How does a general $n$-qubit entangled state deal with monogamy of entanglement?

Question

Now since only two electrons (or any quantum object) can be maximally entangled due to the monogamy of entanglement how does the general $n$-qubit states which has more than two qubits make use of entangled states to increase the computational space to $2^n$? so for example take this three qubit general state

$$a1|000⟩+a2|001⟩+a3|010⟩+a4|100⟩+a5|110⟩+a6|101⟩+a7|111⟩+a8|011⟩$$

If only 2 qubits out of these 3 are entangled how can we represent it in such a form?
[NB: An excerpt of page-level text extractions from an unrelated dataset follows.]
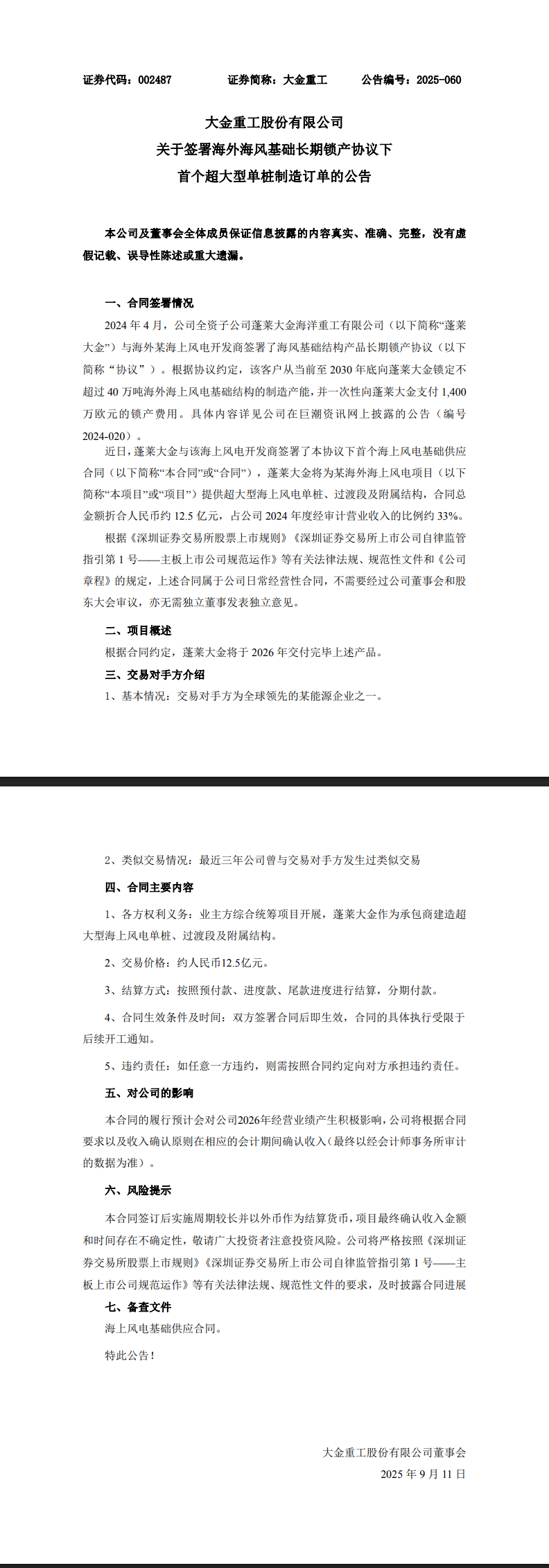 证券代码：002487　　证券简称：大金重工　　公告编号：2025-060

大金重工股份有限公司
关于签署海外海风基础长期锁产协议下
首个超大型单桩制造订单的公告

本公司及董事会全体成员保证信息披露的内容真实、准确、完整，没有虚假记载、误导性陈述或重大遗漏。

一、合同签署情况

2024 年 4 月，公司全资子公司蓬莱大金海洋重工有限公司（以下简称“蓬莱大金”）与海外某海上风电开发商签署了海风基础结构产品长期锁产协议（以下简称“协议”）。根据协议约定，该客户从当前至 2030 年底向蓬莱大金锁定不超过 40 万吨海外海上风电基础结构的制造产能，并一次性向蓬莱大金支付 1,400 万欧元的锁产费用。具体内容详见公司在巨潮资讯网上披露的公告（编号 2024-020）。

近日，蓬莱大金与该海上风电开发商签署了本协议下首个海上风电基础供应合同（以下简称“本合同”或“合同”），蓬莱大金将为某海外海上风电项目（以下简称“本项目”或“项目”）提供超大型海上风电单桩、过渡段及附属结构，合同总金额折合人民币约 12.5 亿元，占公司 2024 年度经审计营业收入的比例约 33%。

根据《深圳证券交易所股票上市规则》《深圳证券交易所上市公司自律监管指引第 1 号——主板上市公司规范运作》等有关法律法规、规范性文件和《公司章程》的规定，上述合同属于公司日常经营性合同，不需要经过公司董事会和股东大会审议，亦无需独立董事发表独立意见。

二、项目概述

根据合同约定，蓬莱大金将于 2026 年交付完毕上述产品。

三、交易对手方介绍

1、基本情况：交易对手方为全球领先的某能源企业之一。

2、类似交易情况：最近三年公司曾与交易对手方发生过类似交易

四、合同主要内容

1、各方权利义务：业主方综合统筹项目开展，蓬莱大金作为承包商建造超大型海上风电单桩、过渡段及附属结构。

2、交易价格：约人民币12.5亿元。

3、结算方式：按照预付款、进度款、尾款进度进行结算，分期付款。

4、合同生效条件及时间：双方签署合同后即生效，合同的具体执行受限于后续开工通知。

5、违约责任：如任意一方违约，则需按照合同约定向对方承担违约责任。

五、对公司的影响

本合同的履行预计会对公司2026年经营业绩产生积极影响，公司将根据合同要求以及收入确认原则在相应的会计期间确认收入（最终以经会计师事务所审计的数据为准）。

六、风险提示

本合同签订后实施周期较长并以外币作为结算货币，项目最终确认收入金额和时间存在不确定性，敬请广大投资者注意投资风险。公司将严格按照《深圳证券交易所股票上市规则》《深圳证券交易所上市公司自律监管指引第 1 号——主板上市公司规范运作》等有关法律法规、规范性文件的要求，及时披露合同进展

七、备查文件

海上风电基础供应合同。

特此公告！

大金重工股份有限公司董事会
2025 年 9 月 11 日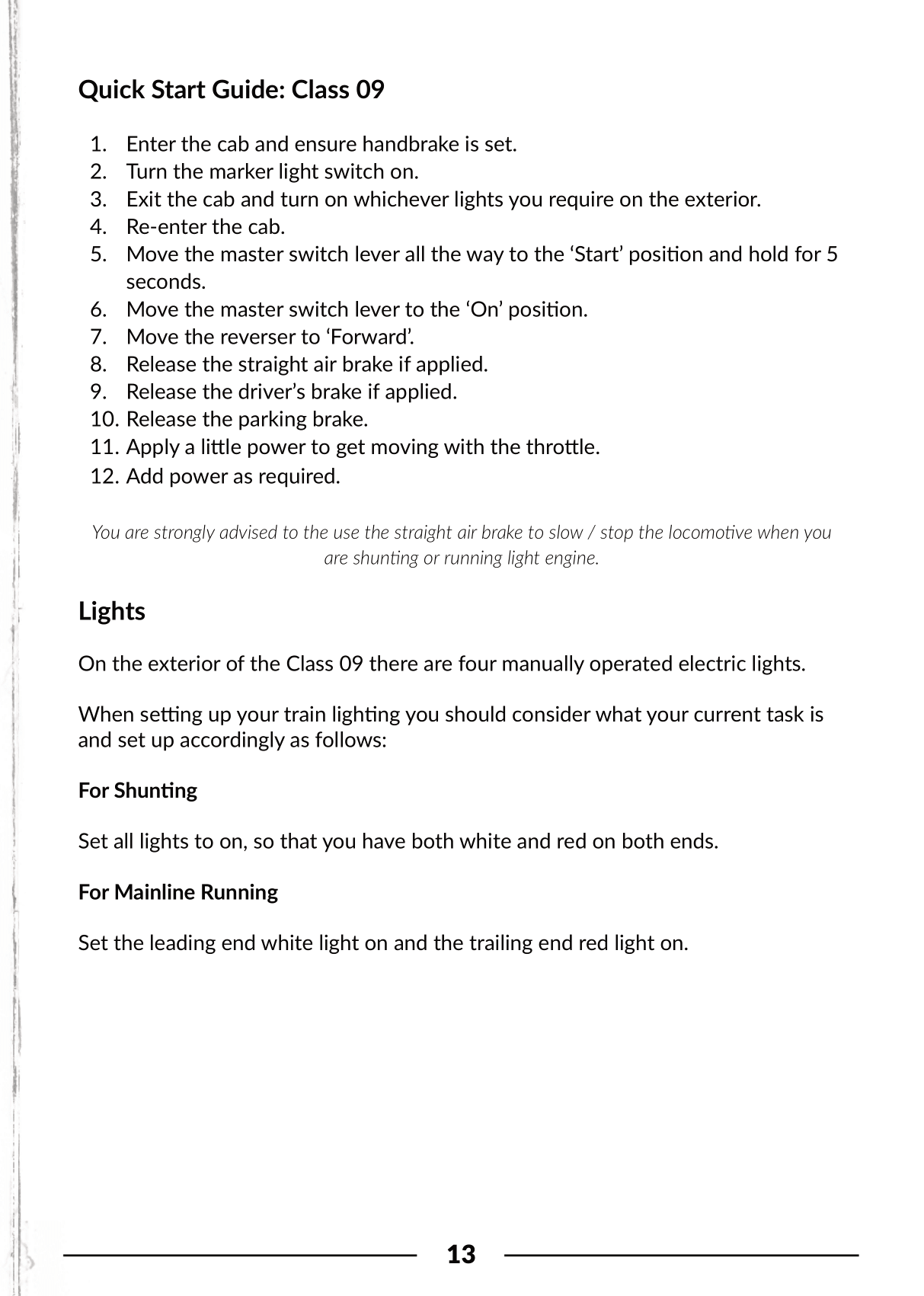 Quick Start Guide: Class 09

1. Enter the cab and ensure handbrake is set.
2. Turn the marker light switch on.
3. Exit the cab and turn on whichever lights you require on the exterior.
4. Re-enter the cab.
5. Move the master switch lever all the way to the ‘Start’ position and hold for 5 seconds.
6. Move the master switch lever to the ‘On’ position.
7. Move the reverser to ‘Forward’.
8. Release the straight air brake if applied.
9. Release the driver’s brake if applied.
10. Release the parking brake.
11. Apply a little power to get moving with the throttle.
12. Add power as required.

You are strongly advised to the use the straight air brake to slow / stop the locomotive when you are shunting or running light engine.

Lights

On the exterior of the Class 09 there are four manually operated electric lights.

When setting up your train lighting you should consider what your current task is and set up accordingly as follows:

For Shunting

Set all lights to on, so that you have both white and red on both ends.

For Mainline Running

Set the leading end white light on and the trailing end red light on.

13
same question for any $n$-qubit general state

$$∣ψ⟩_{n-qubit}= a1∣000…000⟩+ a2∣000…001⟩+a3 ∣000…010⟩+⋯.$$

i always understood general states as that all possible bits e:g l000>, l001>, ... (for example these three bits) cannot be computed independently since they are entangled but now that i know that only two can be maximally entangled how can we add a third non entangled qubit in that relation?. what part am i missing?

Answer 1

If only 2 qubits out of these 3 are entangled how can we represent it in such a form?

If none of the qubits are entangled, the state can be written as:

$(a_1|0\rangle + a_2|1\rangle) (a_3|0\rangle + a_4|1\rangle) (a_5|0\rangle + a_6|1\rangle)$

Taking the appropriate products of the $a_x$ coefficients gives the amplitudes of each 3-bit states in your original formula.

If 2-qbits are entangled while the third is independent, the formula can be written as:

$(a_1|00\rangle + a_2|01\rangle + a_3|10\rangle + a_4|11\rangle) (b_1|0\rangle + b_2|1\rangle)$

Where the first term is the formula for the entangled 2-bit state.

So in summary, if 2-qbits are entangled while the third is not, this will show up in the amplitudes of the final formula and it will be separable into the above equation. Whereas if all 3 are entangled, in general, it cannot be written in the above form.